• JWU Centennial
  • Remembering a JWU Champion: Vilma Triangolo

    The inspiring life of Vilma Triangolo  '36, '88 Hon. — JWU alumna, teacher, co-owner  and honorary trustee.It’s hard to imagine what Johnson & Wales University would look like today if it weren’t for Vilma (Gatta) Triangolo '36, '88 Hon., who passed away on Monday, January 6, 2014. She was 96.

    “She was part of every single generation of the university,” says JWU Chairman of the Board Emeritus John Yena '06 Hon. “She’s the single person that represents the past as well as the future.”

    Vilma played many roles in JWU’s history — from student to teacher, staff member, co-owner and honorary trustee.

    Linking JWU’s Past and Present
    Throughout the decades, she served as a link between JWU’s past and its present, as well as a quintessential champion who helped nurture Johnson & Wales Business School into a globally recognized university. “When you’ve been in a place so long and have seen it, a little seed, keep growing, and growing, it’s very gratifying,” Vilma said in 2012.

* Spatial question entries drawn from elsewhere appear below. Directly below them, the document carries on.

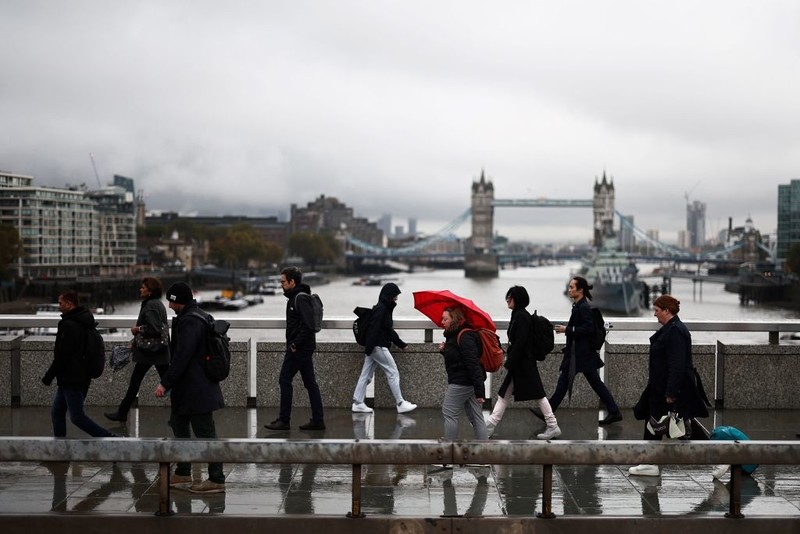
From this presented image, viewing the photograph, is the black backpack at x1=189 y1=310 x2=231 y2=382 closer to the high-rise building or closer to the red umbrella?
the red umbrella

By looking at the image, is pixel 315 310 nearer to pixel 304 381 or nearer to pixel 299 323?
pixel 299 323

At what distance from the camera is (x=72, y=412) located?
25.1 feet

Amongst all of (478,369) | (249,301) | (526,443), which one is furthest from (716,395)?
(249,301)

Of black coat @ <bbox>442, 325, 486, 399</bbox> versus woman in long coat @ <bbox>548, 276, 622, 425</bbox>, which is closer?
black coat @ <bbox>442, 325, 486, 399</bbox>

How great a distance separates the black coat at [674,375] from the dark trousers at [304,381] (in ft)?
9.76

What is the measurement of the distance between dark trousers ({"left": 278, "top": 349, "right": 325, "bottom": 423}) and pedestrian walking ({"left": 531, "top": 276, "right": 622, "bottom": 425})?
2.00m

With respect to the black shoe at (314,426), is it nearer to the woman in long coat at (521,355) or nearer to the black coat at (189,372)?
the woman in long coat at (521,355)

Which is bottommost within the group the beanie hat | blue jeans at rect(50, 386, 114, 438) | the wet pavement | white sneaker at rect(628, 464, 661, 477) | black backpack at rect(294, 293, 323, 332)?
the wet pavement

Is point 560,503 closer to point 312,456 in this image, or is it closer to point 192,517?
point 312,456

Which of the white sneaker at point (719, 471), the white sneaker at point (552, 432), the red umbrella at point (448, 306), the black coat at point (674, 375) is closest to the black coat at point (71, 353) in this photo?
the red umbrella at point (448, 306)

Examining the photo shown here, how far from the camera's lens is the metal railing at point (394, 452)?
5.59 meters

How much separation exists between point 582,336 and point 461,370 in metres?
1.86

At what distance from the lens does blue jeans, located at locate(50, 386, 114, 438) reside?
763cm

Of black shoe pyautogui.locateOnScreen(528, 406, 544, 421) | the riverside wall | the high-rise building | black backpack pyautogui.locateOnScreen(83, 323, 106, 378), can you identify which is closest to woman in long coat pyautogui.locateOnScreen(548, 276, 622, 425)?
black shoe pyautogui.locateOnScreen(528, 406, 544, 421)
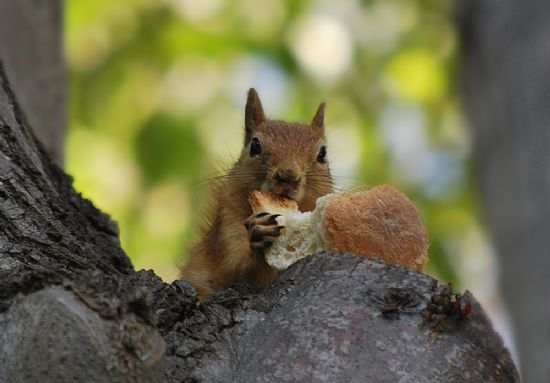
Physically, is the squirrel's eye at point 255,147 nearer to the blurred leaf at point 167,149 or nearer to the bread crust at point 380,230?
the bread crust at point 380,230

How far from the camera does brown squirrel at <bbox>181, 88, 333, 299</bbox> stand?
2328 millimetres

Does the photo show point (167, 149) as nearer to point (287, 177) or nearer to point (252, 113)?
point (252, 113)

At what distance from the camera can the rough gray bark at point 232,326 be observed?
49.8 inches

    Her 80-year connection to JWU began in 1934, where she received on-the-job training from the school’s founders, Gertrude Johnson and Mary Wales.

    She quickly became their protégé, teaching classes, organizing the office and putting in 80-hour weeks. “I even worked Saturday mornings,” she recalled.

    Transforming a Business School into a University
    The lesson she learned from her iconic teachers — “Work hard and never ask how long it will take” — would become the mantra that guided Vilma, her husband Edward Triangolo '80 Hon., and dear friends Morris “Mose” Gaebe '98 Hon., and his wife, Audrey Gaebe '88 Hon., when they purchased the school in 1947.

    Triangolo and Gaebe turned the school nonprofit, broadened the curricula, achieved accreditation and grew enrollment exponentially — always continuing the standard set by Misses Johnson and Wales.

    “[JWU] grew and it gained a reputation because they gave their students their money’s worth,” a tradition carried forward, she noted. “As big as we are right now, the student is still the most important part.”